Provided records |
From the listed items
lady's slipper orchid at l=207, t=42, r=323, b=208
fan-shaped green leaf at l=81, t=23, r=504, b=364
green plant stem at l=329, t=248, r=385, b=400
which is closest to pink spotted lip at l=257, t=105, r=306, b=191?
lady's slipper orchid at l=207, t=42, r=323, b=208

Aim |
Can you retype every record above, line for line, without changing anything?

Answer to the exercise |
From the listed items
lady's slipper orchid at l=207, t=42, r=323, b=208
fan-shaped green leaf at l=81, t=23, r=504, b=364
green plant stem at l=329, t=248, r=385, b=400
which is closest to pink spotted lip at l=257, t=105, r=306, b=191?
lady's slipper orchid at l=207, t=42, r=323, b=208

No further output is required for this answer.